> **Exercise task**:
Output the data that follows exactly, line for line.

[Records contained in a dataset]
-- START --

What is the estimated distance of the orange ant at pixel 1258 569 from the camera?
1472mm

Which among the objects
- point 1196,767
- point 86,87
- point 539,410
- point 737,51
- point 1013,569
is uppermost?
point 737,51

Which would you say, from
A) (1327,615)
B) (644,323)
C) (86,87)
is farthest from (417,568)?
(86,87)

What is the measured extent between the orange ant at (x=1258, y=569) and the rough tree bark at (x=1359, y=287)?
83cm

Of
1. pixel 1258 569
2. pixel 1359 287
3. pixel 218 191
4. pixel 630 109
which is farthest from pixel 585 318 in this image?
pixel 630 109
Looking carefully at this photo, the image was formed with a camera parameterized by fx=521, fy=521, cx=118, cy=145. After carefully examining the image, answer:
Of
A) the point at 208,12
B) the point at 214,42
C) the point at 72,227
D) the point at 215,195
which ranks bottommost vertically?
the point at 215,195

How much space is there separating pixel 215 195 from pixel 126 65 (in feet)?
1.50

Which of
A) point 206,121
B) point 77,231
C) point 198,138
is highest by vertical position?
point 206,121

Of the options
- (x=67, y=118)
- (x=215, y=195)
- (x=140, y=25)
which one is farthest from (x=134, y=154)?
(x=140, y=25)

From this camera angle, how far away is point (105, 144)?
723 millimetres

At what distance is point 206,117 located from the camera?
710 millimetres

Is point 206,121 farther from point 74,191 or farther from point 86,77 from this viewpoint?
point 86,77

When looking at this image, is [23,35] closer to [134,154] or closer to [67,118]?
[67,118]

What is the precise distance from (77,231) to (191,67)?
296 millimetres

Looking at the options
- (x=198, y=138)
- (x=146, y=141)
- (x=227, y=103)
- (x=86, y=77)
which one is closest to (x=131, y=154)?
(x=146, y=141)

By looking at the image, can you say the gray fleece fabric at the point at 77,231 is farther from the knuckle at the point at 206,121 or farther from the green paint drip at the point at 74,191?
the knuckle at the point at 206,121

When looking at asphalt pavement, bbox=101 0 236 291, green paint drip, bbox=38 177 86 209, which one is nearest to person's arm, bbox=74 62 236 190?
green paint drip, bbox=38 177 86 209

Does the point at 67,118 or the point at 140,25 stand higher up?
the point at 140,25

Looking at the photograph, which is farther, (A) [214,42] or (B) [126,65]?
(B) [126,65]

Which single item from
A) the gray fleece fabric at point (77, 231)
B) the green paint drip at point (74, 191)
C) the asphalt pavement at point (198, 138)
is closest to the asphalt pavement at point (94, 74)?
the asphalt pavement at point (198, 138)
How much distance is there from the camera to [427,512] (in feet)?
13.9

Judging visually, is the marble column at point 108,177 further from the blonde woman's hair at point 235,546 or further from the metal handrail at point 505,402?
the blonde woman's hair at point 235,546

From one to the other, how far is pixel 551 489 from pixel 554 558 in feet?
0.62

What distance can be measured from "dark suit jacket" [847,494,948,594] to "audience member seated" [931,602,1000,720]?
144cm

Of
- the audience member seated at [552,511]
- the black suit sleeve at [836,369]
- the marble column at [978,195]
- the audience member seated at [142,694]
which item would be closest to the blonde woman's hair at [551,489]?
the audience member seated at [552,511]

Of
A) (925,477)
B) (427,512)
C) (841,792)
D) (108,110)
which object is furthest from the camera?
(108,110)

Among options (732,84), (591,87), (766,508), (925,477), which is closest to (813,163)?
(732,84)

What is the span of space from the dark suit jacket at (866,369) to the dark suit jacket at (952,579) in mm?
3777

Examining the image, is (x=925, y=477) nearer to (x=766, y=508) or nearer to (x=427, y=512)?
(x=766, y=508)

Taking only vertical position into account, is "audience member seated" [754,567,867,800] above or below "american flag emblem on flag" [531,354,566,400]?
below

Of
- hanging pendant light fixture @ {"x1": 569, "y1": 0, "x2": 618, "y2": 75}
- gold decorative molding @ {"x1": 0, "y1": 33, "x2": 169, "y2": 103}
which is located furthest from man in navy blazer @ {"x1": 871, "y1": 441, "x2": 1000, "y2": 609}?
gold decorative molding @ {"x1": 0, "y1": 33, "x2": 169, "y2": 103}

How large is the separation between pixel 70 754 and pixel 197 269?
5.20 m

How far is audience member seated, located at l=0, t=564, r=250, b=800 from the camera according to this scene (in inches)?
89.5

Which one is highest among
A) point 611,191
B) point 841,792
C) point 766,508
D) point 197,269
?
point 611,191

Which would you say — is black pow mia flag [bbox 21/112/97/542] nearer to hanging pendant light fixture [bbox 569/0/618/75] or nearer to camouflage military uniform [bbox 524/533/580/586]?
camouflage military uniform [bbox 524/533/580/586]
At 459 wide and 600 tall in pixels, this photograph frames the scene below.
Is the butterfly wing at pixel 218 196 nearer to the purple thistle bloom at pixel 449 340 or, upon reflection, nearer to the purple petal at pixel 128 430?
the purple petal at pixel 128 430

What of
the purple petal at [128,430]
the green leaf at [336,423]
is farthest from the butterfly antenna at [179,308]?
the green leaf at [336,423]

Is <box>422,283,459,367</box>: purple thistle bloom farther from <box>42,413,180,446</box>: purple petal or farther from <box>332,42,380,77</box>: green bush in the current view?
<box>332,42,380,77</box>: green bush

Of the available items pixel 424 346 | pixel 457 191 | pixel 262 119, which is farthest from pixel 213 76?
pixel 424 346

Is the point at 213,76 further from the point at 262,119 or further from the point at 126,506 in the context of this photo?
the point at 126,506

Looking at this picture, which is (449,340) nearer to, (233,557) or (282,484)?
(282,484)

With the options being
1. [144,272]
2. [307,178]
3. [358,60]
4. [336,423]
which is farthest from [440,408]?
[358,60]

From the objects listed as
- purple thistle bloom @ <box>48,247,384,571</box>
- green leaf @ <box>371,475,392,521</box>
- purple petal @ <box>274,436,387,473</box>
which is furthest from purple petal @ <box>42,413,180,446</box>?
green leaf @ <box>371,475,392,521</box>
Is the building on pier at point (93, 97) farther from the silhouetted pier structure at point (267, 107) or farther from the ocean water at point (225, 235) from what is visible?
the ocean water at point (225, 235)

-- END --

> **Finished answer**:
What is the estimated distance of the orange ant at pixel 1258 569 from the camera?
1472mm

Which among the objects
- point 1196,767
- point 86,87
- point 539,410
- point 737,51
- point 1013,569
is uppermost?
point 737,51

Which would you say, from
A) (1327,615)
B) (644,323)
C) (86,87)
is farthest from (417,568)?
(86,87)

What is the measured extent between the orange ant at (x=1258, y=569) and the rough tree bark at (x=1359, y=287)?
83cm

Of
1. pixel 1258 569
2. pixel 1359 287
3. pixel 218 191
4. pixel 630 109
which is farthest from pixel 585 318 in this image?
pixel 630 109
Looking carefully at this photo, the image was formed with a camera parameterized by fx=521, fy=521, cx=118, cy=145. After carefully examining the image, answer:
Of
A) the point at 208,12
B) the point at 214,42
C) the point at 72,227
D) the point at 215,195
which ranks bottommost vertically?
the point at 215,195

How much space is there separating pixel 215 195 from pixel 126 65 (in feet)?
1.50

Which of
A) point 206,121
B) point 77,231
C) point 198,138
is highest by vertical position?
point 206,121

Of the options
- (x=67, y=118)
- (x=215, y=195)
- (x=140, y=25)
which one is farthest from (x=134, y=154)?
(x=140, y=25)

From this camera angle, how far away is point (105, 144)?
723 millimetres

At what distance is point 206,117 located from the camera?
710 millimetres

Is point 206,121 farther from point 74,191 or farther from point 86,77 from this viewpoint?
point 86,77

When looking at this image, is [23,35] closer to [134,154] or closer to [67,118]?
[67,118]

What is the precise distance from (77,231) to (191,67)?
296 millimetres

Looking at the options
- (x=198, y=138)
- (x=146, y=141)
- (x=227, y=103)
- (x=86, y=77)
which one is closest to (x=131, y=154)?
(x=146, y=141)

By looking at the image, can you say the gray fleece fabric at the point at 77,231 is farther from the knuckle at the point at 206,121 or farther from the green paint drip at the point at 74,191?
the knuckle at the point at 206,121

When looking at asphalt pavement, bbox=101 0 236 291, green paint drip, bbox=38 177 86 209, which one is nearest to person's arm, bbox=74 62 236 190?
green paint drip, bbox=38 177 86 209

Does the point at 67,118 or the point at 140,25 stand higher up?
the point at 140,25

Looking at the photograph, which is farther, (A) [214,42] or (B) [126,65]?
(B) [126,65]

Which single item from
A) the gray fleece fabric at point (77, 231)
B) the green paint drip at point (74, 191)
C) the asphalt pavement at point (198, 138)
is closest to the asphalt pavement at point (94, 74)?
the asphalt pavement at point (198, 138)
How much distance is there from the camera to [427,512] (in feet)?
13.9

Judging visually, is the marble column at point 108,177 further from the blonde woman's hair at point 235,546 or further from the metal handrail at point 505,402?
the blonde woman's hair at point 235,546

From one to the other, how far is pixel 551 489 from pixel 554 558 in feet?
0.62

What distance can be measured from "dark suit jacket" [847,494,948,594] to "audience member seated" [931,602,1000,720]?
144cm

Of
- the audience member seated at [552,511]
- the black suit sleeve at [836,369]
- the marble column at [978,195]
- the audience member seated at [142,694]
which item would be closest to the blonde woman's hair at [551,489]?
the audience member seated at [552,511]

Of
A) (925,477)
B) (427,512)
C) (841,792)
D) (108,110)
which object is furthest from the camera?
(108,110)

Among options (732,84), (591,87), (766,508), (925,477), which is closest to (813,163)?
(732,84)

What is the span of space from the dark suit jacket at (866,369) to the dark suit jacket at (952,579) in mm?
3777

Examining the image, is (x=925, y=477) nearer to (x=766, y=508) or nearer to (x=427, y=512)?
(x=766, y=508)

Taking only vertical position into account, is "audience member seated" [754,567,867,800] above or below "american flag emblem on flag" [531,354,566,400]?
below

Of
- hanging pendant light fixture @ {"x1": 569, "y1": 0, "x2": 618, "y2": 75}
- gold decorative molding @ {"x1": 0, "y1": 33, "x2": 169, "y2": 103}
which is located furthest from man in navy blazer @ {"x1": 871, "y1": 441, "x2": 1000, "y2": 609}?
gold decorative molding @ {"x1": 0, "y1": 33, "x2": 169, "y2": 103}

How large is the separation between pixel 70 754 and pixel 197 269?
5.20 m

How far is audience member seated, located at l=0, t=564, r=250, b=800 from the camera according to this scene (in inches)?
89.5

Which one is highest among
A) point 611,191
B) point 841,792
C) point 766,508
D) point 197,269
?
point 611,191

Which would you say — is black pow mia flag [bbox 21/112/97/542] nearer to hanging pendant light fixture [bbox 569/0/618/75] or nearer to camouflage military uniform [bbox 524/533/580/586]?
camouflage military uniform [bbox 524/533/580/586]
At 459 wide and 600 tall in pixels, this photograph frames the scene below.
Is the butterfly wing at pixel 218 196 nearer to the purple thistle bloom at pixel 449 340 or, upon reflection, nearer to the purple petal at pixel 128 430?
the purple petal at pixel 128 430

What of
the purple petal at [128,430]
the green leaf at [336,423]
is farthest from the butterfly antenna at [179,308]?
the green leaf at [336,423]

Is <box>422,283,459,367</box>: purple thistle bloom farther from <box>42,413,180,446</box>: purple petal or farther from <box>332,42,380,77</box>: green bush in the current view?
<box>332,42,380,77</box>: green bush

Of the available items pixel 424 346 | pixel 457 191 | pixel 262 119, which is farthest from pixel 213 76?
pixel 424 346

Is the point at 213,76 further from the point at 262,119 or further from the point at 126,506 in the context of this photo?
the point at 126,506

Looking at this picture, which is (449,340) nearer to, (233,557) or (282,484)?
(282,484)

With the options being
1. [144,272]
2. [307,178]
3. [358,60]
4. [336,423]
which is farthest from [440,408]?
[358,60]

From the objects listed as
- purple thistle bloom @ <box>48,247,384,571</box>
- green leaf @ <box>371,475,392,521</box>
- purple petal @ <box>274,436,387,473</box>
which is furthest from purple petal @ <box>42,413,180,446</box>?
green leaf @ <box>371,475,392,521</box>
Is the building on pier at point (93, 97) farther from the silhouetted pier structure at point (267, 107) or farther from the ocean water at point (225, 235) from what is visible?
the ocean water at point (225, 235)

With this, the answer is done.